La situation prend des proportions importantes: une pétition signée par près de 250 personnes a en effet été remise au pouvoir organisateur. Pour certains parents, il était nécessaire de se mobiliser. "C’est une institutrice qui s’investit énormément pour ses élèves", explique une maman. "J’ai moi-même fréquenté cet établissement. Mes frères et sœurs ont eu mademoiselle Patricia et en étaient très heureux. Ma fille n'aura pas cette chance."

Et d’ajouter : "Nous ne comprenons pas vraiment cette décision, annoncée en fin d’année dernière. Nous reprochons aujourd’hui à la direction un vrai manque de communication. Les directions se sont succédé ces dernières années et l’esprit école de village qui me plaisait tant disparaît de plus en plus, ça devient impersonnel alors que l’ambiance y était conviviale, voire familiale."

Même son de cloche du côté d’une grand-mère dont plusieurs petits-enfants ont été ou sont toujours scolarisés au sein de l’établissement. "Beaucoup de choses ont changé depuis que la nouvelle direction est installée", regrette la grand-mère. "Mademoiselle Patricia est stricte mais compétente et très à l’écoute de ses élèves. Je comprends qu’il faille laisser la place aux jeunes mais je pense qu’il y a des façons de faire et qu’à deux ans de son départ, c’est difficile à admettre."

L’institutrice n’était pas présente ce lundi et devrait encore être absente dans les prochains jours. "Cette décision a été mûrement réfléchie, durant de longs mois, et prise pour des raisons objectives et pédagogiques, en parfait accord avec mon équipe et le pouvoir organisateur dans l’intérêt des enfants", insiste Maryse André, directrice. "Je ne minimise pas la souffrance de mon institutrice mais le rôle de la direction est de prendre les décisions qui s’imposent."

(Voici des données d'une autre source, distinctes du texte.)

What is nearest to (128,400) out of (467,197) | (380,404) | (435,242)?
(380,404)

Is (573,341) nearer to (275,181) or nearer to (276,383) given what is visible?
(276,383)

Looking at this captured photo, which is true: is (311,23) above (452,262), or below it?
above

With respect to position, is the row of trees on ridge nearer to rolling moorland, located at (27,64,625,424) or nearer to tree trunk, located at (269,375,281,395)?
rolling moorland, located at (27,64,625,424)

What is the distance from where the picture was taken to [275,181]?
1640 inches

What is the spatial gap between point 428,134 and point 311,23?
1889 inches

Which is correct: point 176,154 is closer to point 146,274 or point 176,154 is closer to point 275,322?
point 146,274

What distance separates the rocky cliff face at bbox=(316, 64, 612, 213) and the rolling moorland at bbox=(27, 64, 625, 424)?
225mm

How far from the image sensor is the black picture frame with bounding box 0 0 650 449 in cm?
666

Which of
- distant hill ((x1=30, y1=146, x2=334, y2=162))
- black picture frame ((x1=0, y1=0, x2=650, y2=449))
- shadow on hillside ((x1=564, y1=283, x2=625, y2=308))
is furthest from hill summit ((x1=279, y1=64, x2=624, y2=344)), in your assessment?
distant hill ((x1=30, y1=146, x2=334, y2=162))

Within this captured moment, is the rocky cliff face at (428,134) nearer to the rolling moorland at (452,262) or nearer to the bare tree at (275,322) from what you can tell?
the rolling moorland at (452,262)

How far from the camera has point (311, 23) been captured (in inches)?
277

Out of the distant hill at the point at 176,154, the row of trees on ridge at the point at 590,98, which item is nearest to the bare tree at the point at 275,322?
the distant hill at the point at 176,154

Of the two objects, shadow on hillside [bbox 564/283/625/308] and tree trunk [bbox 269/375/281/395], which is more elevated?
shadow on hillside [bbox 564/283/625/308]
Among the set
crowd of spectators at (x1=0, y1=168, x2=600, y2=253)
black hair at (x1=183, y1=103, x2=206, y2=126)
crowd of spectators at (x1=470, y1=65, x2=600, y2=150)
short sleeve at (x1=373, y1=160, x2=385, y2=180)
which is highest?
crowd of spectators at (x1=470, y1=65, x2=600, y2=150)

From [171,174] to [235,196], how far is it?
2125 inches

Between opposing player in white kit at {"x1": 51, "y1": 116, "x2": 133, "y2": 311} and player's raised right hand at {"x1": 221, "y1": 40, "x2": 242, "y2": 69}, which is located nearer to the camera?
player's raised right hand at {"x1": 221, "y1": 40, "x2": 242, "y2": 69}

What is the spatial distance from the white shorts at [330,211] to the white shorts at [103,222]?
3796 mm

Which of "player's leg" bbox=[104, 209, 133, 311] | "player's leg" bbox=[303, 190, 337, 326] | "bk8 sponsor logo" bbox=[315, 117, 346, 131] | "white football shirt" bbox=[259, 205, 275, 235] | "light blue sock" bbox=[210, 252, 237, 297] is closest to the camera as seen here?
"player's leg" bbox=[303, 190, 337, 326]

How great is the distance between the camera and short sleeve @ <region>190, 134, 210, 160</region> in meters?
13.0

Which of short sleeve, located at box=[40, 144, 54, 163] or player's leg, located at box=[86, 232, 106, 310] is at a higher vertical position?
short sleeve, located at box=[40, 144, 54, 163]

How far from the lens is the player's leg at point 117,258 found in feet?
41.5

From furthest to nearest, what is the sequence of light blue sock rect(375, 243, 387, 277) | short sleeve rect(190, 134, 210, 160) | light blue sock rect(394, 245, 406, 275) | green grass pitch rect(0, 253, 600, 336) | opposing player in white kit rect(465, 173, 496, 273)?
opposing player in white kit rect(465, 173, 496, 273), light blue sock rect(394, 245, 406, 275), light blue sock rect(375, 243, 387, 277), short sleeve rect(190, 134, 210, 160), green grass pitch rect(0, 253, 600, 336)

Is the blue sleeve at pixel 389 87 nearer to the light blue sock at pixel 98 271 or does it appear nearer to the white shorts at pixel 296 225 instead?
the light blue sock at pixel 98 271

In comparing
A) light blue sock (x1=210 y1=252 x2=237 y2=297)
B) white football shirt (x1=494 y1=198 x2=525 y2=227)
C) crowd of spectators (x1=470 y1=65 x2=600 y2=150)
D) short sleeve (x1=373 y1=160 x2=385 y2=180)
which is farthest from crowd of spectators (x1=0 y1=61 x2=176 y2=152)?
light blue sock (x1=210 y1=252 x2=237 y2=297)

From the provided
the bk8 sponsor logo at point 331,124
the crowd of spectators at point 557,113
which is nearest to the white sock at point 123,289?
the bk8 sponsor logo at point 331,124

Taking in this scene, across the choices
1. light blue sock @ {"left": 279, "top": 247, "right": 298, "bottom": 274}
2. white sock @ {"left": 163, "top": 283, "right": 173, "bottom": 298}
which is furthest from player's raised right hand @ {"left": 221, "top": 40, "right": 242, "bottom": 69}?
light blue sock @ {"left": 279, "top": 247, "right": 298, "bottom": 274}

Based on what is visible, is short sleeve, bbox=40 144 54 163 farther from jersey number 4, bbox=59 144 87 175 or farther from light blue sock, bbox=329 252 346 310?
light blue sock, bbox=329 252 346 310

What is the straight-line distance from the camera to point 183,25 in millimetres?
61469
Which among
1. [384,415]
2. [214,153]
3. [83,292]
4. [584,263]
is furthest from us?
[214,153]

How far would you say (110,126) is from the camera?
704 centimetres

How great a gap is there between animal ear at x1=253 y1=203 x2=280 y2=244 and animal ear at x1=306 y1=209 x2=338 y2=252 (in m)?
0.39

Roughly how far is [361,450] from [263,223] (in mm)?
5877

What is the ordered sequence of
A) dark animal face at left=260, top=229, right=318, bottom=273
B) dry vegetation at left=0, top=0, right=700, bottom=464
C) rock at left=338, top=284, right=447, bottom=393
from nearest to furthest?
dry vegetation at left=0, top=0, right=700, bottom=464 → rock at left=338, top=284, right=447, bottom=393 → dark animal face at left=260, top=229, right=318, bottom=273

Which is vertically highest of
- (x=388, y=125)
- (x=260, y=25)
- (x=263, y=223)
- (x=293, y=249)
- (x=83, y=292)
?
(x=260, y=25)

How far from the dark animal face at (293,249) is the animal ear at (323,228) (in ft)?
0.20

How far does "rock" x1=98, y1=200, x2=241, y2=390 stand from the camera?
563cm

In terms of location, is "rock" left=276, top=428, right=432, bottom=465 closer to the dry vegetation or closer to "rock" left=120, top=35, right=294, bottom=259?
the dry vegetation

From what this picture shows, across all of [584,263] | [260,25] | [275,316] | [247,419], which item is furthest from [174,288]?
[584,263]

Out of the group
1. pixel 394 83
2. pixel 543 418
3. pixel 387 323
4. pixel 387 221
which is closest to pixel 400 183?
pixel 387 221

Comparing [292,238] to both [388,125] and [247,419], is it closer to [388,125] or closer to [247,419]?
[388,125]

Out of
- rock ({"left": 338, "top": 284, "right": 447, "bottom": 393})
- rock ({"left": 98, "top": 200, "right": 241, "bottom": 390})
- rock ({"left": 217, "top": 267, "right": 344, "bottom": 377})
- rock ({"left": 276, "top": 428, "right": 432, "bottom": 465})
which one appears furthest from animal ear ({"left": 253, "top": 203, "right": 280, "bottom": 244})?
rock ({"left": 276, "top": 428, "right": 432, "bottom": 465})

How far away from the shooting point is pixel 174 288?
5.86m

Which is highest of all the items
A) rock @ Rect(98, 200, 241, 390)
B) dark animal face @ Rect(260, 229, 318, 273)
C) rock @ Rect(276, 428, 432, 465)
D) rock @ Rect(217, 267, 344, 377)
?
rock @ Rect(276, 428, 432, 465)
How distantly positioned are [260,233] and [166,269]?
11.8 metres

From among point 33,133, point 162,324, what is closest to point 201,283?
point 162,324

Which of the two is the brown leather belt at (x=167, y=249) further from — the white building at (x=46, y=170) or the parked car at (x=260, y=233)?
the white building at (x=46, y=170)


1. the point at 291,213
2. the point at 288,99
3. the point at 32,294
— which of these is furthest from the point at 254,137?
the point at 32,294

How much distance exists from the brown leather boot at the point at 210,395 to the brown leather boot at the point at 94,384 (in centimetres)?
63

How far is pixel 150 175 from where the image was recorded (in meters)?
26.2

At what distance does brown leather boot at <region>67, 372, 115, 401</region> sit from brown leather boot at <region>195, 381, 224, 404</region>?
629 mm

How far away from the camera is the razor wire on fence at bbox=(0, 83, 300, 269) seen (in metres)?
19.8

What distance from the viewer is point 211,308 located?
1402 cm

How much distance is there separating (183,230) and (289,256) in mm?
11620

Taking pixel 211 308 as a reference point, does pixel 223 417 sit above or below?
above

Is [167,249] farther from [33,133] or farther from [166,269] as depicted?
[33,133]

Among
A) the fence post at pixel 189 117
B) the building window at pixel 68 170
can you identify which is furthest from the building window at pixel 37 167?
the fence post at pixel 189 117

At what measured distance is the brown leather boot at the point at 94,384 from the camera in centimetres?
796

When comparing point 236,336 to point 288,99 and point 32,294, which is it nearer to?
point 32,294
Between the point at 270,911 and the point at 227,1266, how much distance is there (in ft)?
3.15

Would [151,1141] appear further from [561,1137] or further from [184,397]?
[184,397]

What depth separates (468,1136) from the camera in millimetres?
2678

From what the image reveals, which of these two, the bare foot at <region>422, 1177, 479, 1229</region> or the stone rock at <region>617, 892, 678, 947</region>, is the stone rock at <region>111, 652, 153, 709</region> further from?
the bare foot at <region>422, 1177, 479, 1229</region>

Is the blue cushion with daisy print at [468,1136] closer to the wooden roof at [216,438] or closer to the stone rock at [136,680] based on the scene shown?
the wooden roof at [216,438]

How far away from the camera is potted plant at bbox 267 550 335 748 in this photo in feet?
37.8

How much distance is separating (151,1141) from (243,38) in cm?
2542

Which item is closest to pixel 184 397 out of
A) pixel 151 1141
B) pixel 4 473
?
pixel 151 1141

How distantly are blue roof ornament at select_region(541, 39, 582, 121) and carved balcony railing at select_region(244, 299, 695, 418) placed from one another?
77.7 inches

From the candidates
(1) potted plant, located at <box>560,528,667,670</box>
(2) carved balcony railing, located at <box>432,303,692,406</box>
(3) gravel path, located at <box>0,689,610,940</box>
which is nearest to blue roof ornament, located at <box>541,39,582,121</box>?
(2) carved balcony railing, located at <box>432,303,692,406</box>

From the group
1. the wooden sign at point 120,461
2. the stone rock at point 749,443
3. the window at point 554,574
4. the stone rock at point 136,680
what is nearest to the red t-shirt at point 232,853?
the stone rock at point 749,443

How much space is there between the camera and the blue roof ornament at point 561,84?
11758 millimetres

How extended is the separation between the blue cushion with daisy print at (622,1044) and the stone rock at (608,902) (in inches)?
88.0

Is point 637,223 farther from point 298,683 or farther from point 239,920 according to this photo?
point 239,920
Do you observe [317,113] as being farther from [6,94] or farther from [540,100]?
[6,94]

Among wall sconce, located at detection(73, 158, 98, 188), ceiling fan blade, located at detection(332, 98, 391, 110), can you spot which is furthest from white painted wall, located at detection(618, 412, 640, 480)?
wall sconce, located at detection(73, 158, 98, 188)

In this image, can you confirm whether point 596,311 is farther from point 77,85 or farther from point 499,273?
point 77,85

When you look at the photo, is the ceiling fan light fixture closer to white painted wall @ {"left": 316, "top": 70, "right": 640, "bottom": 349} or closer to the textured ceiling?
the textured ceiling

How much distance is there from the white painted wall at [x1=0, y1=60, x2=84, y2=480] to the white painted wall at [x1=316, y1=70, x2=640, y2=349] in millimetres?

Une décision qui n'a jusqu'ici jamais été justifiée et qui fait donc grincer des dents. "Je suis soumise à un devoir de réserve et ne peux donc pas en dire davantage. Mais les raisons sont fondées et il n’y aura pas de retour en arrière. Je rencontrerai d’ici quelques jours les parents qui ont signé la pétition, soit une vingtaine de personnes puisque les autres signataires ne sont pas concernés, s'ils le souhaitent. Mais il ne sera pas question de se justifier."

La directrice, si elle n’en dira pas plus, regrette la prise de position de certains parents, parfois d’anciens élèves, sur base d’un seul son de cloche. "Nous avons fait pour un mieux. Nous comprenons que la situation n’est pas évidente à vivre, nous nous attendions à de vives réactions. Mais il faut désormais organiser l’année au mieux." Dans une ambiance qui restera probablement particulière quelque temps.